A year after the Warrington outrage, days after the Heathrow mortars and Saturday's shooting down of an Army helicopter, it is difficult to agree with or like the Irish analysis. Mr Adams and his organisation seem far from recognising the futility of violence. Sinn Fein's response to the Downing Street Declaration appears to be opportunistic rather than constructive. The IRA campaign of killing speaks louder than its utterances.

Yet the Dublin government's strategy warrants examination. In its early days, the Fianna Fail party, at present senior partner in the Irish government, was characterised as only 'slightly constitutional'. Its leader, Albert Reynolds, the Irish premier, seems to take the view that rehabilitating the IRA into mainstream politics may also be gradual. The Provisionals are nervous about ceasefires, worried that they may lead to political oblivion. They may, as Mr Spring argues, need to be inched from violence.

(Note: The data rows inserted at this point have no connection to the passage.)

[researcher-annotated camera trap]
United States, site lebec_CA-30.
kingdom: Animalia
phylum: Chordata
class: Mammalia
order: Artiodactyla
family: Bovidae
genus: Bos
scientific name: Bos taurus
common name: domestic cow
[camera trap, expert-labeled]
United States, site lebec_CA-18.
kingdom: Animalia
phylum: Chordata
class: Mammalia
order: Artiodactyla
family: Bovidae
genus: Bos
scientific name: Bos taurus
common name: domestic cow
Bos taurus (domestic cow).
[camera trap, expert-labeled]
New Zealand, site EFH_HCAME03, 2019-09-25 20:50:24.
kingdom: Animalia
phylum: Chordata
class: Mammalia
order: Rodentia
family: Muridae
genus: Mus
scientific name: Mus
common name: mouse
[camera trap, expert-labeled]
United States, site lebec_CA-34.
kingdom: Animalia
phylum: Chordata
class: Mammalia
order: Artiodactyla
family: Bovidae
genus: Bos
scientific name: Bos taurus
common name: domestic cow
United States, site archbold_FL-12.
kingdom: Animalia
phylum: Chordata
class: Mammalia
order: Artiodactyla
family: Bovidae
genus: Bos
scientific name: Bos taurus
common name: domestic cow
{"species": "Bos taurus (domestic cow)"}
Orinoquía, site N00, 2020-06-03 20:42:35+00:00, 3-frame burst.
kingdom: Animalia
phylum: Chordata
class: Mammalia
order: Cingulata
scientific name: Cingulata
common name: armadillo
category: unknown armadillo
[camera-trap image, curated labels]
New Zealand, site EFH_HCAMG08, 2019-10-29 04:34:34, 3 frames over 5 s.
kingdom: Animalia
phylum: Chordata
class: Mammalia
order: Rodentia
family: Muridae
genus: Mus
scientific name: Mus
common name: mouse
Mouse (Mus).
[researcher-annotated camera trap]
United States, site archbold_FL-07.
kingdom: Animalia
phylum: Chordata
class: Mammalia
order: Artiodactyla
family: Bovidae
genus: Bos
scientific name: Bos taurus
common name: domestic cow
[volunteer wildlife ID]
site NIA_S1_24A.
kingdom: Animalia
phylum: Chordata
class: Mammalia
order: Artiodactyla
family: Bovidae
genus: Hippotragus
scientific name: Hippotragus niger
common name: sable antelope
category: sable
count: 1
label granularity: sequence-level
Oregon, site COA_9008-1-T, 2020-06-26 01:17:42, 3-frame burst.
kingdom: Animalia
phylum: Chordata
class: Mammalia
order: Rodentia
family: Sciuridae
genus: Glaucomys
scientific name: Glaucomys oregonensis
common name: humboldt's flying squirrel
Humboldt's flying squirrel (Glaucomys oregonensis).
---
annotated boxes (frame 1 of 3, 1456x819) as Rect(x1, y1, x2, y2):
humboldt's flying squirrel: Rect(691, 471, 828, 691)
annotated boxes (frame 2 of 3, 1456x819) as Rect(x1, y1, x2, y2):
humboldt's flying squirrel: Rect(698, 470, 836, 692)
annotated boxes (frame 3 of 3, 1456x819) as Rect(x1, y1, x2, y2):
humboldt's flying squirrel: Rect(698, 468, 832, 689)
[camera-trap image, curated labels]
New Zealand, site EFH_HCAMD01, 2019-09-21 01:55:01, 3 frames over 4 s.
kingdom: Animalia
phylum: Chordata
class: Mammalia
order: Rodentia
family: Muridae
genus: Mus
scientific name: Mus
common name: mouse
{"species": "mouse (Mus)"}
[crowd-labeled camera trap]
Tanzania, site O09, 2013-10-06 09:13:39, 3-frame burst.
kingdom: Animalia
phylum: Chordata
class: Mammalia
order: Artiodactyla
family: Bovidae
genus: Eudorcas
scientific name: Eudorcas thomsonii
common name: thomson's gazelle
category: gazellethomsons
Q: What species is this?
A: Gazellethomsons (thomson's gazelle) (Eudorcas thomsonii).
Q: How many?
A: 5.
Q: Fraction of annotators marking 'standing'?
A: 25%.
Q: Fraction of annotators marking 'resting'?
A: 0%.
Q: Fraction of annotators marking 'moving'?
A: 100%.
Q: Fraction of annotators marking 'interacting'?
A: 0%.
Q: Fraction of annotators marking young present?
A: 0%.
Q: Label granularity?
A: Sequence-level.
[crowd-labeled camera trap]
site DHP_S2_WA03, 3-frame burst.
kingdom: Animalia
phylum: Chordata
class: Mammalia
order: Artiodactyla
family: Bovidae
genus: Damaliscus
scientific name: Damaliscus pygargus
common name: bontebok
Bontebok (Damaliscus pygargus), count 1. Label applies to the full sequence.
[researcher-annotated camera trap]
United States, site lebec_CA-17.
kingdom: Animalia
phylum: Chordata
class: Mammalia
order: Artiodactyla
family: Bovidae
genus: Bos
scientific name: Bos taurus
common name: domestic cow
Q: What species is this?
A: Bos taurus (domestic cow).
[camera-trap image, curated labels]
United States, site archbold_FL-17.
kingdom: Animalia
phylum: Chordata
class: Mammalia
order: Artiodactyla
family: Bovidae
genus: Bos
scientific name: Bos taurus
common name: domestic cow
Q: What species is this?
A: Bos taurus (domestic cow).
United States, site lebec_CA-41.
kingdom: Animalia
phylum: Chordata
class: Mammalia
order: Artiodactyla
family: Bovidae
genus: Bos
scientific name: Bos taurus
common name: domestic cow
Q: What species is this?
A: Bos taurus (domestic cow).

A cautious Irish welcoming of Sinn Fein into the kitchen parlour might offer progress in a peace process that is becoming bogged down. As June's European elections approach, the Unionists are out-competing each other in their rejection of the Downing Street Declaration. Meanwhile, John Major enjoys little political leeway given his slender Commons majority and reliance on the nine Ulster Unionist Party votes. Dublin has most room for manoeuvre to keep the initiative alive.

But the Reynolds government has adopted a risky policy that could be mistaken for appeasement. Unionists may fear that London will sell them out to the IRA, but they are sure of Dublin's duplicity. A perceived abandonment of the Anglo-Irish 'no negotiations without peace' stance would alienate Ulster's Protestants further.

The Irish government, while responding boldly and positively to temporary ceasefires, must stick to this principal on talks. It must also match its overtures to Sinn Fein with gestures to the Unionists: more security co-operation and a clear commitment to crack down on terrorism.

The IRA and Sinn Fein should be made to recognise that Dublin's magnanimity springs from strength, not weakness.